Material for this exercise:
::::::
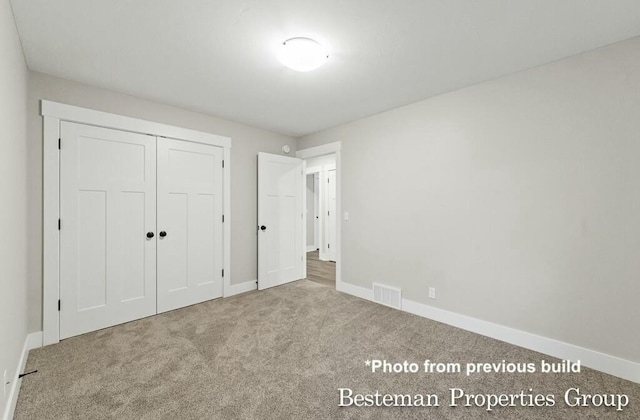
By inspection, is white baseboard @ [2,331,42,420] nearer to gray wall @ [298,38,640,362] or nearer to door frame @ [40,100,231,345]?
::::::
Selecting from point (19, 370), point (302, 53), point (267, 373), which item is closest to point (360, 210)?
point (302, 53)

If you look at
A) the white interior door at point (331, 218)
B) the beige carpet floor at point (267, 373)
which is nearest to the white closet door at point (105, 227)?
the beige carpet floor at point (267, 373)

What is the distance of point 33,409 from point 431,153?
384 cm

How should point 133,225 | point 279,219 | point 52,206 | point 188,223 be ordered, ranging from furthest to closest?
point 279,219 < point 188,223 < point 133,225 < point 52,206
::::::
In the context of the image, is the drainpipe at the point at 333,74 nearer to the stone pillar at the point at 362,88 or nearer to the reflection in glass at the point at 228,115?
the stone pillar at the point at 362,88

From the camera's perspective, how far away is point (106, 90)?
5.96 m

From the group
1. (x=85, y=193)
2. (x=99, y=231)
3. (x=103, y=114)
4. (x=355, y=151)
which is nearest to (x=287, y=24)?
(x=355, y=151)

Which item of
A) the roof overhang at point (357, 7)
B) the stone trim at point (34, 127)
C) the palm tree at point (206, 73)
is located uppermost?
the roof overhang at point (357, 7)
::::::
Do this:
Can you update the lines from the one with "How should point" up to and including the one with "point 279,219 <", putting "farthest" in place of "furthest" and leaving everything else the same? Give back only those lines.

Worked solution:
How should point 133,225 | point 279,219 | point 52,206 | point 188,223 be ordered, ranging from farthest to closest?
point 279,219 < point 188,223 < point 133,225 < point 52,206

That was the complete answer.